The results of the study demonstrated that 31% of the patients had a greater than 50% decrease in CA-125 levels. The drug was generally well tolerated, and any observed side effects were similar to those seen with other angiogenesis inhibitors.
“Many patients with ovarian cancer will have a recurrence of cancer following initial chemotherapy,” Friedlander commented.
“This study clearly demonstrates that pazopanib is an active, well-tolerated drug for women with recurrent ovarian cancer.”
It is expected that an international Phase III study investigating pazopanib for ovarian cancer will now proceed. The drug is also in development for the treatment of advanced or metastatic renal cell carcinoma as well as a variety of other tumor types.

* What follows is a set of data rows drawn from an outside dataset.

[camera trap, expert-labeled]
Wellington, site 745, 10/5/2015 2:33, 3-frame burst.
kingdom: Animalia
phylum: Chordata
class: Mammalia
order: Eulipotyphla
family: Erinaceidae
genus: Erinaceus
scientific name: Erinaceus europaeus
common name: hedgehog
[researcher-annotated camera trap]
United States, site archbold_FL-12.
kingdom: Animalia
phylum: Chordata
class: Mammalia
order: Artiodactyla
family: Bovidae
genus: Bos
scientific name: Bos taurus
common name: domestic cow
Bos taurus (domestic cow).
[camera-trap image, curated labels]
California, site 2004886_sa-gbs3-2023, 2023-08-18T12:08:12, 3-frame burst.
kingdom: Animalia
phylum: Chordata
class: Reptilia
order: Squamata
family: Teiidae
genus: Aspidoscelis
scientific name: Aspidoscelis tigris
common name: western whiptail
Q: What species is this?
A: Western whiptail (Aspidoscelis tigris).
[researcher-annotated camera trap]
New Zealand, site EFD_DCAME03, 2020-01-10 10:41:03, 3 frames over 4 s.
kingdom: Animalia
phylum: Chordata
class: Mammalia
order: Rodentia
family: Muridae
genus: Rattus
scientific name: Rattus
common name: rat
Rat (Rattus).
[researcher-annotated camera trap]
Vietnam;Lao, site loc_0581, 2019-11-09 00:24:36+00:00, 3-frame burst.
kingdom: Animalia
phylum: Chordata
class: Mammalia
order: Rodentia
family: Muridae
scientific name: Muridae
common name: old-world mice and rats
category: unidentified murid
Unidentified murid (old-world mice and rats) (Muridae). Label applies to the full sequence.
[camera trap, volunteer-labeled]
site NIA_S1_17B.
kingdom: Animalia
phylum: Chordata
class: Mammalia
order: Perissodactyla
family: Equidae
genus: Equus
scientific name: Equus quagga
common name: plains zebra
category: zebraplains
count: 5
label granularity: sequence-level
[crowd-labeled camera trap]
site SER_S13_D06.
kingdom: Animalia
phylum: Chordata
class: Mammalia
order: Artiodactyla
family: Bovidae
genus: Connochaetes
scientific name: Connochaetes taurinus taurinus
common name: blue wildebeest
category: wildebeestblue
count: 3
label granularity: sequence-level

Source: www.gsk.com/media/pressreleases/2008/2008_pressrelease_10105.htm
Resensitizing tumors to antihormonal therapy
Women suffering from hormone receptor-positive metastatic breast cancer are usually treated with antihormonal therapy, such as aromatase inhibitors. These aromatase inhibitors act by decreasing the levels of estrogen in the body. However, over time, the cancer can develop a resistance to endocrine therapy, leaving chemotherapy as the only option for treatment. “At first, the tumor's growth is halted because the aromatase inhibitor is depriving the cancer of the estrogen it needs to grow,” explained Claudine Isaacs, senior investigator of the study and clinical director of the breast cancer program at Georgetown University Medical Center's Lombardi Comprehensive Cancer Center, Washington, DC, USA. “Eventually, though, the cancer will figure out another way to thrive in the absence of the estrogen.”
It is believed that the resistance to aromatase inhibitors is caused by the activation of the ras–raf–MAPK pathway. This prompted Isaacs and colleagues to investigate the effects of sorafenib in overcoming this resistance. Sorafenib was chosen to be examined as it inhibits multiple kinases in the ras–raf–MAPK pathway. The researchers recruited 27 patients, all of whom were postmenopausal women who had receptor-positive metastatic breast cancer that had become unresponsive to aromatase inhibitors. Patients were administered sorafenib 400 mg twice daily plus a standard dose of anastrozole. Upon analysis, a clinical benefit of 26% was observed in patients taking both sorafenib and anastrozole.
It appears from these data that treatment with sorafenib can resensitize the tumor to anti hormonal therapy, thus allowing the aromatase inhibitors to combat the cancer once again. “Given what we know about the ineffectiveness of sorafenib alone in meta-static breast cancer, we believe the benefit that we're seeing may be attributable to the restoration of sensitivity to aromatase inhibitors,” Isaacs concludes. “To manage breast cancer long term, it's apparent that we may need to continually switch drugs to keep up with how a cancer evolves and evades each approach. In a sense, for each step back, we hope to take two steps forward.”
Source: Subramaniam DS, Wilkinson M, Liu M, et al.: Sorafenib in hormone-receptor positive (ER/PR+) metastatic breast cancer (MBC) resistant to aromatase inhibitors (AIs). Presented at: The Breast Cancer Symposium, American Society of Clinical Oncology. Washington, DC, USA, 5–7 September 2008.